Anne-Catherine Burteau: "Je travaille tout autant mais mno horaire ets plus facile à  gérer"

Quand je leur ai annoncé mon départ pour l'enseignement, certains de mes collègues ont fait de grands yeux ! ", sourit Anne-Catherine Burteau (photo). On peut les comprendre : titulaire d'un doctorat en chimie, affichant déjà  une dizaine d'années de carrière chez UCB, multinationale de la pharmacie, la jeune femme disposait de tous les atouts pour grimper bien haut sur l'échelle des responsabilités. " De plus, j'avais un job intéressant, faisant le lien entre la recherche et la production. Je travaillais avec des techniciens dans des installations pilotes, je voyageais... mais j'estimais alors avoir fait le tour de la question. C'est la restructuration de 2008, le départ de nombreux collègues et une ambiance de travail dégradée qui m'ont finalement conduite à  prendre cette décision.  "

Davantage qu'une décision, c'est une révolution dans laquelle elle s'engage. Aujourd'hui professeur de chimie et de biologie au Lycée Martin V à  Louvain-la-Neuve, un établissement renommé du Brabant wallon, elle reconnaît que le passage fut moins évident à  négocier qu'elle l'avait imaginé. " J'étais bien consciente que j'allais devoir repartir de zéro, n'ayant aucune expérience dans l'enseignement si ce n'est quelques années en tant qu'assistante à  l'UCL, en marge de mon doctorat. Je savais aussi que, n'ayant pas le " titre requis " (voir ci-contre, NDLR), je quittais un emploi stable pour quelques années dans l'inconnu, dédiées à  effectuer des remplacements avant d'être éventuellement nommée à  titre définitif ", précise-t-elle. " Et je savais enfin que j'allais y perdre quelques plumes sur le plan salarial : une diminution par deux de mon salaire de base ainsi que la perte des avantages classiques dans le secteur privé comme la voiture de société, les assurances et les formations, entre autres. "

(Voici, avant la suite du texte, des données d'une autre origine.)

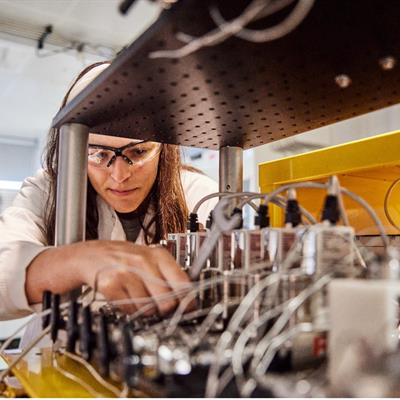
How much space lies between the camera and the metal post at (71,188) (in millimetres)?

Mais la vraie difficulté du virage, c'est ailleurs qu'il faut la chercher. Dans la nature du job, tout simplement. " L'enseignement est un secteur très exposé. Les profs se sentent constamment dans l'obligation de se justifier vis-à -vis de nombreux " stakeholders " : les parents, qui ont tous un avis sur la question, la direction, les éventuelles inspections... sans oublier les élèves ", poursuit-elle. " Dans mon entreprise, j'avais encore la possibilité de me réfugier une heure ou deux derrière mon PC quand je n'étais pas trop en forme. Ici, je n'ai pas le choix : je dois prester quoi qu'il advienne, debout devant une classe d'ados qui ne laisseront évidemment rien passer ! "

À la " prestation " proprement dite s'ajoutent les " à -côtés " du métier - dont les contempteurs des enseignants ignorent l'existence ou minimisent parfois sciemment la portée. " Préparer les cours et les interros, surtout quand on part d'une feuille blanche, c'est un fameux travail ", s'étonne encore Anne-Catherine dont les compétences scientifiques ne peuvent pourtant pas être prises en défaut. " Or, s'il y a un programme, que je trouve d'ailleurs assez pointu, il 'y a moins de manuels qu'en France. Le prof doit vraiment tout préparer. Et bien évidemment corriger, ensuite, les travaux et les interros. "

Son constat, vu qu'elle est en mesure de comparer ? " Je travaille tout autant si pas davantage que dans le privé ", assure-t-elle. " Mais il y a une grande différence : je peux effectuer mes préparations et mes corrections quand je le souhaite, à  la maison, le plus souvent en soirée. Mon horaire en tant que tel, si on ne tient compte que des heures passées sur le lieu de travail, est tout de même plus facile à  gérer. "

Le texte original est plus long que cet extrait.